但是在这里不同,白天有白天的工作,夜晚也有夜晚的消遣。要是忙活了一整天,一到晚上就蒙头睡觉,岂不是全天都耗在了没有意义的工作上,哪还有什麽娱乐可言?
她虽然不怎麽习惯县城里晚上的喧嚣,但是她适应能力强,环境如何变化,她也作出什麽改变。
这是来了关图县的第五年,她从最开始的下班就回家收拾收拾睡觉,到现在,她已经能在吃完晚饭後出去跑跑步丶散散心。
沿着巢河跑步是夜跑人的最佳选择,尤其是在燥热的夏天。
人们三三两两地聚在一起,感受着夜间河岸吹拂而来的微风,暴汗将松垮的衣服打湿,好像能挤出水来,黏糊糊地贴在身上,却不觉得烦闷,只感到清爽和畅快。
所以她断断续续地跑了快三年,只要晚自习没她的课,总要来跑一跑,才算是找到点意义。
那晚,吃过晚饭之後,她像往常一样沿着河岸跑步。路线早已烂熟于心,就算摸黑也能跑回家。

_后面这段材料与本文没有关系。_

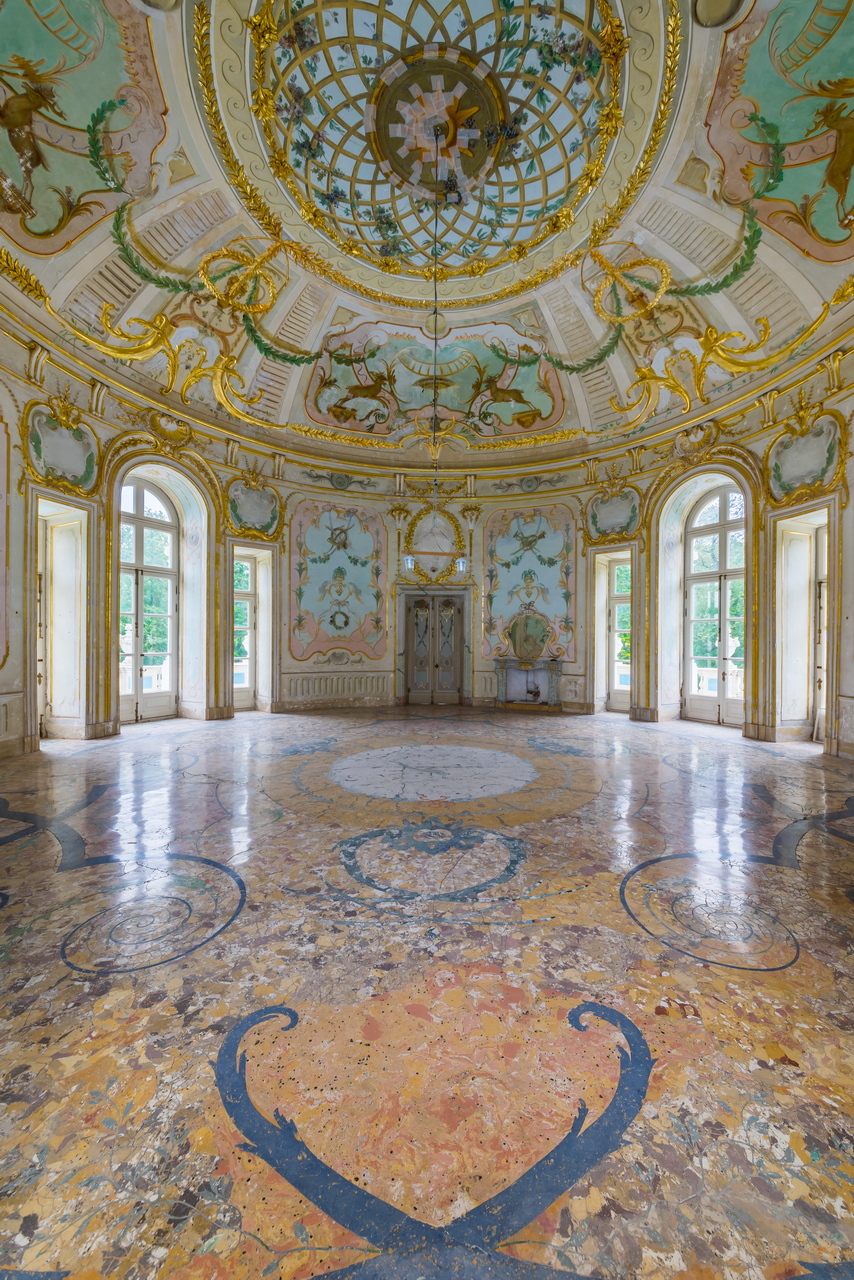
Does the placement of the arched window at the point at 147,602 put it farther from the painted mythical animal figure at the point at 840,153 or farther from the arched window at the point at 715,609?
the painted mythical animal figure at the point at 840,153

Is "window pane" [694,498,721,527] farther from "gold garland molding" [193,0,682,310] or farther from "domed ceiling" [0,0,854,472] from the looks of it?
"gold garland molding" [193,0,682,310]

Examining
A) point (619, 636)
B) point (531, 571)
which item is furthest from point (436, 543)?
point (619, 636)

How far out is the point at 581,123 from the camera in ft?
18.7

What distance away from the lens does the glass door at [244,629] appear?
10125 mm

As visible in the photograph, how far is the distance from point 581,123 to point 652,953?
7.94 meters

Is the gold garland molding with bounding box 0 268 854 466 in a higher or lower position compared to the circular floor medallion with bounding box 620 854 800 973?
higher

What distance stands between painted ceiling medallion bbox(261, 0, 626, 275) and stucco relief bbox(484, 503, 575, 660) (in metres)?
4.79

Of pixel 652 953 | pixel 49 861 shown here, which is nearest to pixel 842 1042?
pixel 652 953

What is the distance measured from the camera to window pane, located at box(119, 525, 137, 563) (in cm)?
834

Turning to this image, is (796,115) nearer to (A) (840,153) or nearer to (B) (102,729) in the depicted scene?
(A) (840,153)

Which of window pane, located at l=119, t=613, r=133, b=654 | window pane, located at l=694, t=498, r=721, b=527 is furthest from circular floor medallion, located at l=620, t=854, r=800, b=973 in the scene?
window pane, located at l=119, t=613, r=133, b=654

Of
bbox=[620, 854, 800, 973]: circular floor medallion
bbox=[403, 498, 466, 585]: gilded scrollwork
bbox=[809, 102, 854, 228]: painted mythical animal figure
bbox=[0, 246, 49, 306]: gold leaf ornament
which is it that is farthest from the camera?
bbox=[403, 498, 466, 585]: gilded scrollwork

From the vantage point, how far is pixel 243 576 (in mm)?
10203

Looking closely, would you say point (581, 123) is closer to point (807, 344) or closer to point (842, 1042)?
point (807, 344)
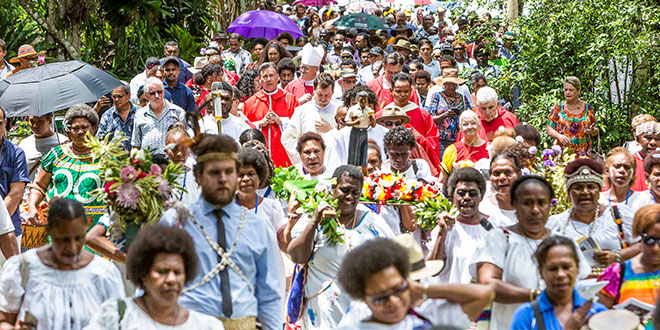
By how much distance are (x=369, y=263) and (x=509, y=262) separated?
1524 millimetres

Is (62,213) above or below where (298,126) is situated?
below

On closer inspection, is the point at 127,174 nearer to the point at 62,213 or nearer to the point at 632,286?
the point at 62,213

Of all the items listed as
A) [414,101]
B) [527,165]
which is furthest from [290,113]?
[527,165]

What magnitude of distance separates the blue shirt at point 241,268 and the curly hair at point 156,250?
23 cm

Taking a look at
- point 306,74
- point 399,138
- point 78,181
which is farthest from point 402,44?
point 78,181

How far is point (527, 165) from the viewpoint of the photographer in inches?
332

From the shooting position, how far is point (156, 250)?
4832mm

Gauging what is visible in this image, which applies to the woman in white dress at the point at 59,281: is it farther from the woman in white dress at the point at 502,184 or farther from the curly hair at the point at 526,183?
the woman in white dress at the point at 502,184

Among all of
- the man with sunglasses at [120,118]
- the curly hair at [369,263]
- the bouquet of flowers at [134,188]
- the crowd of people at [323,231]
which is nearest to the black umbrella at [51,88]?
the crowd of people at [323,231]

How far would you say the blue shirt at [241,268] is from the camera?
17.0ft

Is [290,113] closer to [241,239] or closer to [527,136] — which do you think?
[527,136]

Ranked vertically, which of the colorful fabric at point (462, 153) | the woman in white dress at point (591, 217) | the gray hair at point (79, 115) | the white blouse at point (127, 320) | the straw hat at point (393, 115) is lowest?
the white blouse at point (127, 320)

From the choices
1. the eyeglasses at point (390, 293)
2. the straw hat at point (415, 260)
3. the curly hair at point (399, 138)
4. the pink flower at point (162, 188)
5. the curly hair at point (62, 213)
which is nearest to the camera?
the eyeglasses at point (390, 293)

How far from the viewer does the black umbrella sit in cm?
960
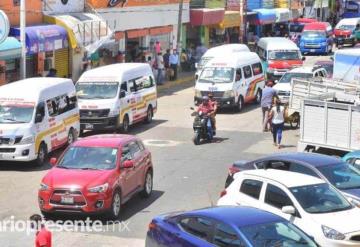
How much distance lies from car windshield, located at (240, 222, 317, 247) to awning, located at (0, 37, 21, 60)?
18.8 meters

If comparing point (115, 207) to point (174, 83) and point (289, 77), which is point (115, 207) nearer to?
point (289, 77)

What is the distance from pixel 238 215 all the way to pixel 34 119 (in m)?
11.3

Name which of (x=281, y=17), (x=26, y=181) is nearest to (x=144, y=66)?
(x=26, y=181)

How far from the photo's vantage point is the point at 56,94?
2250 centimetres

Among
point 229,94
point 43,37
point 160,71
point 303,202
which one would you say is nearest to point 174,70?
point 160,71

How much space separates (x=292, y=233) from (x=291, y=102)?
16314 mm

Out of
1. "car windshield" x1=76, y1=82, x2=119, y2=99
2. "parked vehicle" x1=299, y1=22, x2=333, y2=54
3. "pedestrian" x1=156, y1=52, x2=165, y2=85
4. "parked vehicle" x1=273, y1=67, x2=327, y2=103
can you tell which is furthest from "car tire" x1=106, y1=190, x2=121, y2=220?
"parked vehicle" x1=299, y1=22, x2=333, y2=54

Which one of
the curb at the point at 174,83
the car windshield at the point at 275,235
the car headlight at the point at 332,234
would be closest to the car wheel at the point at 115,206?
the car headlight at the point at 332,234

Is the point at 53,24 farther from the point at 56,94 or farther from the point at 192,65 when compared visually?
the point at 192,65

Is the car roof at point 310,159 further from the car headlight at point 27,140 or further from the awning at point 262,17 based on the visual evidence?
the awning at point 262,17

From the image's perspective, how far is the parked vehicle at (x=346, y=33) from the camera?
66.8 m

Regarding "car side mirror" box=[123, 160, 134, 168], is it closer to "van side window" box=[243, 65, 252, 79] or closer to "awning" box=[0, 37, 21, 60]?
"awning" box=[0, 37, 21, 60]

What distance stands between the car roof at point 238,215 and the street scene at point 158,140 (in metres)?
0.03

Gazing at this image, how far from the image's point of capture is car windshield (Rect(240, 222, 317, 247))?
10062 mm
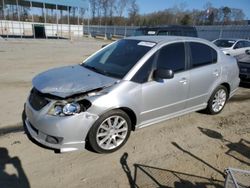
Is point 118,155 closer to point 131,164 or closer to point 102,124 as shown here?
point 131,164

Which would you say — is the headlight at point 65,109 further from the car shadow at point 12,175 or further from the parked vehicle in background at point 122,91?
the car shadow at point 12,175

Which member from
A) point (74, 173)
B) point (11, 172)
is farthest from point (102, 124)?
point (11, 172)

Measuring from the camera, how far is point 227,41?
1320 cm

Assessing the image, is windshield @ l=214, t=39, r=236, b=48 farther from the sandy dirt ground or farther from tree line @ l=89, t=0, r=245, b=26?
tree line @ l=89, t=0, r=245, b=26

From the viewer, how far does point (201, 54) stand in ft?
14.8

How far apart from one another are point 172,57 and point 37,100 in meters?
2.37

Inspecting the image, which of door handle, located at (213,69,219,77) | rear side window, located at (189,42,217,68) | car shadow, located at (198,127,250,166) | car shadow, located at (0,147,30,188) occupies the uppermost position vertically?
rear side window, located at (189,42,217,68)

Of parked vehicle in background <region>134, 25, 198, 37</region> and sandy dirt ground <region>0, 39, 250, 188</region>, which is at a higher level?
parked vehicle in background <region>134, 25, 198, 37</region>

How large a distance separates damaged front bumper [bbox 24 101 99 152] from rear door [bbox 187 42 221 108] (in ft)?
6.96

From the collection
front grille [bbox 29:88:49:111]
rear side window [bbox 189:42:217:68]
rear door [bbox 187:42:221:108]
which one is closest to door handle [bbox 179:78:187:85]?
rear door [bbox 187:42:221:108]

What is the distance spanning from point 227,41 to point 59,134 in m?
12.8

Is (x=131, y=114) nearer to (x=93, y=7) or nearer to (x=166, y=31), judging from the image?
(x=166, y=31)

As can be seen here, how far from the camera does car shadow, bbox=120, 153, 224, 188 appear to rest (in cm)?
281

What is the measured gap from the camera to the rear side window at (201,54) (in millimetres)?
4359
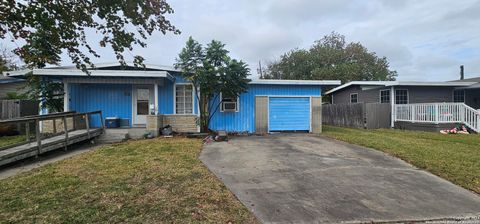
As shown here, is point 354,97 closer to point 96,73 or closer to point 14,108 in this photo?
point 96,73

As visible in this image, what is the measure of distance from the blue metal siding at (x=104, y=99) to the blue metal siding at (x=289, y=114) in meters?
6.73

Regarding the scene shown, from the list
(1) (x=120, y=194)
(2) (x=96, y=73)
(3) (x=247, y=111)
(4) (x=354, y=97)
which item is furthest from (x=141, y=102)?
(4) (x=354, y=97)

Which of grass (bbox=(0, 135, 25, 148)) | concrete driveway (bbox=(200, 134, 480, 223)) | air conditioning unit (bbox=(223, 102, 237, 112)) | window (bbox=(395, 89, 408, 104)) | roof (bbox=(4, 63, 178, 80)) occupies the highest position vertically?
roof (bbox=(4, 63, 178, 80))

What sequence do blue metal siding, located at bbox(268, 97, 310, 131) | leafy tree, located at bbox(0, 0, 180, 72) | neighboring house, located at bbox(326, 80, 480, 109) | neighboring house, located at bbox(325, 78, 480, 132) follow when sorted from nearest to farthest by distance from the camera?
leafy tree, located at bbox(0, 0, 180, 72)
neighboring house, located at bbox(325, 78, 480, 132)
blue metal siding, located at bbox(268, 97, 310, 131)
neighboring house, located at bbox(326, 80, 480, 109)

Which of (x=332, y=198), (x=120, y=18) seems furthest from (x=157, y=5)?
(x=332, y=198)

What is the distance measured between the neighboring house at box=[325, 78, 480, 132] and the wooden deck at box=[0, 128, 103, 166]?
15384mm

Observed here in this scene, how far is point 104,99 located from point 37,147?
549 cm

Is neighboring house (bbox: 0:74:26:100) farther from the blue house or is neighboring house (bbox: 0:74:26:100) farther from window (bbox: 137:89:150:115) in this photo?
window (bbox: 137:89:150:115)

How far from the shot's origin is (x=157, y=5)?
283 centimetres

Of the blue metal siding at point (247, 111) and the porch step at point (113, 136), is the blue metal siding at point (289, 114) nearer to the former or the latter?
the blue metal siding at point (247, 111)

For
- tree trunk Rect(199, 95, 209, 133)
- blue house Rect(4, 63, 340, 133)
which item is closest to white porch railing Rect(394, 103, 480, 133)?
blue house Rect(4, 63, 340, 133)

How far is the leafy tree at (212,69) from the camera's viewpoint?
→ 1144 centimetres

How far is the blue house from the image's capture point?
11391mm

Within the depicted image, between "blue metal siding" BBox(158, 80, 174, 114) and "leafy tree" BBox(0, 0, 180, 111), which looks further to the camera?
"blue metal siding" BBox(158, 80, 174, 114)
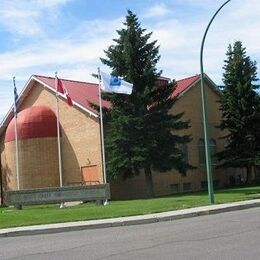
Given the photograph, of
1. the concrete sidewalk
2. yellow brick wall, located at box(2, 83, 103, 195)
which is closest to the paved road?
the concrete sidewalk

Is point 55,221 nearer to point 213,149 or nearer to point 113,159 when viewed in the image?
point 113,159

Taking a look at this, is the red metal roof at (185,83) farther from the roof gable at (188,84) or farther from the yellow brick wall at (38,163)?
the yellow brick wall at (38,163)

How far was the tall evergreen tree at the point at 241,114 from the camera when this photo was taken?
4328 centimetres

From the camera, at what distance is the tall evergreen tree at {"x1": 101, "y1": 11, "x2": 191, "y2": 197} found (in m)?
34.2

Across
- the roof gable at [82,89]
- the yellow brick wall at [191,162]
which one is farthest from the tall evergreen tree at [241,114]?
Answer: the roof gable at [82,89]

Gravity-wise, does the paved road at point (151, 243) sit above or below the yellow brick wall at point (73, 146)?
below

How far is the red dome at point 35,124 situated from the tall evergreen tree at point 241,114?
13025 mm

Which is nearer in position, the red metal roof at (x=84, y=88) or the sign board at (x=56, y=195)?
the sign board at (x=56, y=195)

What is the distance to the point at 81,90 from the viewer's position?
1686 inches

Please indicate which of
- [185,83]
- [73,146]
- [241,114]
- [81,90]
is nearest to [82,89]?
[81,90]

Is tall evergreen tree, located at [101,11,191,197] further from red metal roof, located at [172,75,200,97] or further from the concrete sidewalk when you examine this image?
the concrete sidewalk

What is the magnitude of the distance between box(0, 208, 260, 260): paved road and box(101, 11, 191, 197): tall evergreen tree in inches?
666

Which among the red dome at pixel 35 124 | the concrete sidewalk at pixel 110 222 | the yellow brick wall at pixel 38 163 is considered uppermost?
the red dome at pixel 35 124

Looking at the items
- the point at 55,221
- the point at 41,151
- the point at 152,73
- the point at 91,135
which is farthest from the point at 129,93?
the point at 55,221
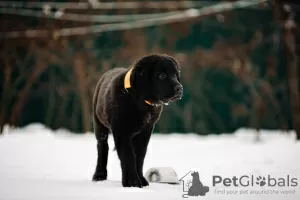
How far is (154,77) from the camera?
5.20 meters

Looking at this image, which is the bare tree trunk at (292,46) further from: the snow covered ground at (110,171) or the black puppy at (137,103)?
the black puppy at (137,103)

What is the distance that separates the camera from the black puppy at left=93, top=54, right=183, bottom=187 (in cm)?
517

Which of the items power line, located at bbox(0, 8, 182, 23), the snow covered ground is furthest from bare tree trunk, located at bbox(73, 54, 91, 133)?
the snow covered ground

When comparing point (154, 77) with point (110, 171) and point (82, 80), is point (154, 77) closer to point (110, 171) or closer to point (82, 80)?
point (110, 171)

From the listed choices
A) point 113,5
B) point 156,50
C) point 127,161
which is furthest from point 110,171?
point 156,50

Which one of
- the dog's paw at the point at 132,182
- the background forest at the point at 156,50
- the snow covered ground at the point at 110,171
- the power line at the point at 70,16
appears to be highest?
the power line at the point at 70,16

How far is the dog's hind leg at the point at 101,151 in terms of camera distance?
618 centimetres

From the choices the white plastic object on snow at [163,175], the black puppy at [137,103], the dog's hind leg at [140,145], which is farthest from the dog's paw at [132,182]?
the white plastic object on snow at [163,175]

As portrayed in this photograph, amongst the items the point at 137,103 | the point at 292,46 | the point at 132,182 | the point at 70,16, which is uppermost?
the point at 70,16

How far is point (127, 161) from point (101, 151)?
Answer: 1087mm

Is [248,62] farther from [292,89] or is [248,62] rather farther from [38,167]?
[38,167]

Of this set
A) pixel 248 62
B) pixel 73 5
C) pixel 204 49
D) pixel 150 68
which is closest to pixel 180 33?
pixel 204 49

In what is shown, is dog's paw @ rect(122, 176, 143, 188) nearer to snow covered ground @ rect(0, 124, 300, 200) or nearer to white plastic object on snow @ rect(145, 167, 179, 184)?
snow covered ground @ rect(0, 124, 300, 200)

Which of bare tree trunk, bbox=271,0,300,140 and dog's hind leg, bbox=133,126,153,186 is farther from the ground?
bare tree trunk, bbox=271,0,300,140
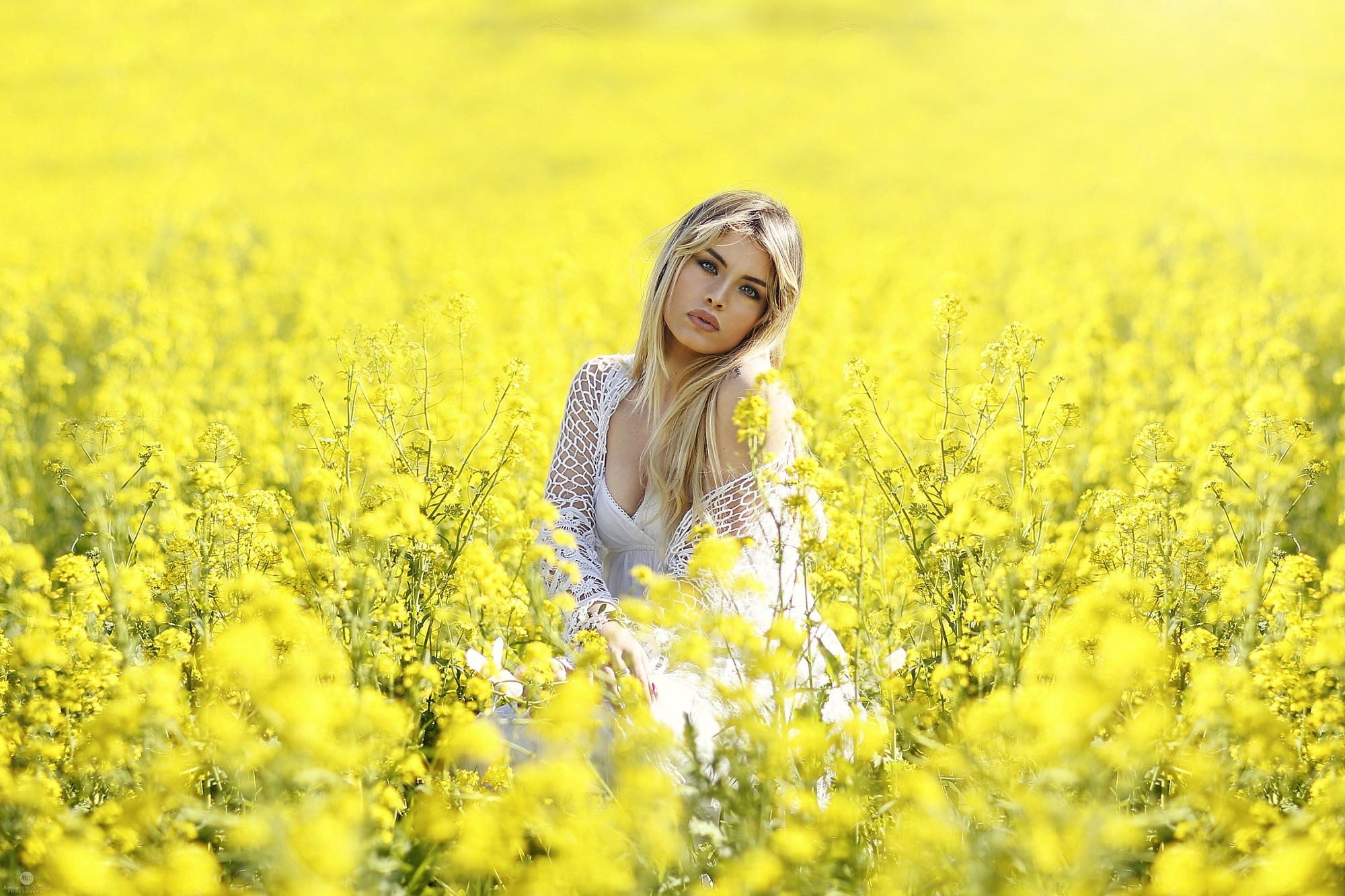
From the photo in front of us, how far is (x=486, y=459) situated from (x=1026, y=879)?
6.97 ft

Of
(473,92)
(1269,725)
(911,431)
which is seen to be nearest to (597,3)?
(473,92)

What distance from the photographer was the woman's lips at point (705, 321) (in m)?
2.66

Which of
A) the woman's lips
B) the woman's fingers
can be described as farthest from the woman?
the woman's fingers

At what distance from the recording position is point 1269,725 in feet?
5.63

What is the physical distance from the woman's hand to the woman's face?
2.57 ft

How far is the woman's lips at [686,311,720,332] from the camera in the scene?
266cm

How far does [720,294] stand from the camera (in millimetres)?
2633

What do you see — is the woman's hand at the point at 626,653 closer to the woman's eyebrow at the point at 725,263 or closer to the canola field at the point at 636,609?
the canola field at the point at 636,609

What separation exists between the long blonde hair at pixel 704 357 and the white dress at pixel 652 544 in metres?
0.08

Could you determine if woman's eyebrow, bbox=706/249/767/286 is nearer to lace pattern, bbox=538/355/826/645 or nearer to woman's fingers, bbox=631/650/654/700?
lace pattern, bbox=538/355/826/645

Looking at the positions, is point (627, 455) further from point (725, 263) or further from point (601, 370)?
point (725, 263)

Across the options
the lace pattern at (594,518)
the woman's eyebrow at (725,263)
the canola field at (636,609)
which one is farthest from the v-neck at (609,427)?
the woman's eyebrow at (725,263)

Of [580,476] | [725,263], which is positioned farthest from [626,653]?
[725,263]

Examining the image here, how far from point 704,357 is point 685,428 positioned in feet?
0.73
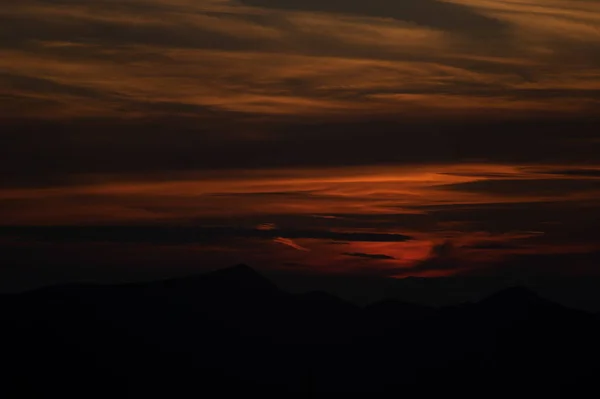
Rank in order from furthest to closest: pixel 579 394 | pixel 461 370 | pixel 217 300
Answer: pixel 217 300 < pixel 461 370 < pixel 579 394

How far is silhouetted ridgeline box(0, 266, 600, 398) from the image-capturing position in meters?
90.6

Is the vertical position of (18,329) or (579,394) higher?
(18,329)

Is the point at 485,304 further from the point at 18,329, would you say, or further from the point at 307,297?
the point at 18,329

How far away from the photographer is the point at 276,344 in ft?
365

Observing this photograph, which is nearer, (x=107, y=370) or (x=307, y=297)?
(x=107, y=370)

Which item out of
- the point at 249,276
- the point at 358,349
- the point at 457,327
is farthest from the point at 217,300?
the point at 457,327

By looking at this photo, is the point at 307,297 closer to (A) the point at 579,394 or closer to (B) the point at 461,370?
(B) the point at 461,370

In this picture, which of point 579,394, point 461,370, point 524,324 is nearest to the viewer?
point 579,394

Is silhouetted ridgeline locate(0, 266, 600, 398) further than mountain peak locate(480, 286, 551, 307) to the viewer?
No

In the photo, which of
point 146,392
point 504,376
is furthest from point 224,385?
point 504,376

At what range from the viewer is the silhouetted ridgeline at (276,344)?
90.6 m

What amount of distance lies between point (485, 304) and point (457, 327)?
6232mm

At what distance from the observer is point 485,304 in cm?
11612

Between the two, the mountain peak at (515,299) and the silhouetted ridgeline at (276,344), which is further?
the mountain peak at (515,299)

不过她并没有沿着平日的路线走,而是选择拐入一条无人的小路。沿着小路一直向西,行人越来越少,视野也越来越暗淡。
她明白,她已经到了关图县城南的郊区。
早年间,这一片地区可不是如今荒凉的模样,相反的,这里曾经是关图县的心脏,像水泵一样将新鲜血液送往这座小城市的每个角落。
産业曾经在这里发育,人流也在这里聚集。
那时候,她的母亲曾是里面一间棉纺厂的工人,她隐隐约约地记得,没有人看管她的时候,母亲就带着她来厂里。
她在工厂外的草地上跟几个半大不小的孩子玩耍,母亲则在里间工作,到点了就牵着她的手,在厂区外的美食一条街给她买一块卤肉。
馋得不行的时候,当晚买回家她就吵着要吃光。很多时候,母亲害怕耽误吃晚饭,会让她留到第二天。
记得有一次,她馋得两眼泛光,忍不住咬了一口,因而在那块卤肉上留下一排整齐的牙印。当晚她回味着卤肉的香味,沉沉地睡去了,结果第二天早上,卤肉没了。
原来是父亲看到肉上的牙印,疑心家里来了老鼠,忙不叠地扔得远远的。
她期待了一晚上的美味就被他这样轻率地扔了,嘴巴一撇,眼中水雾顿时朦胧了双眼,而後金豆豆就落了下来。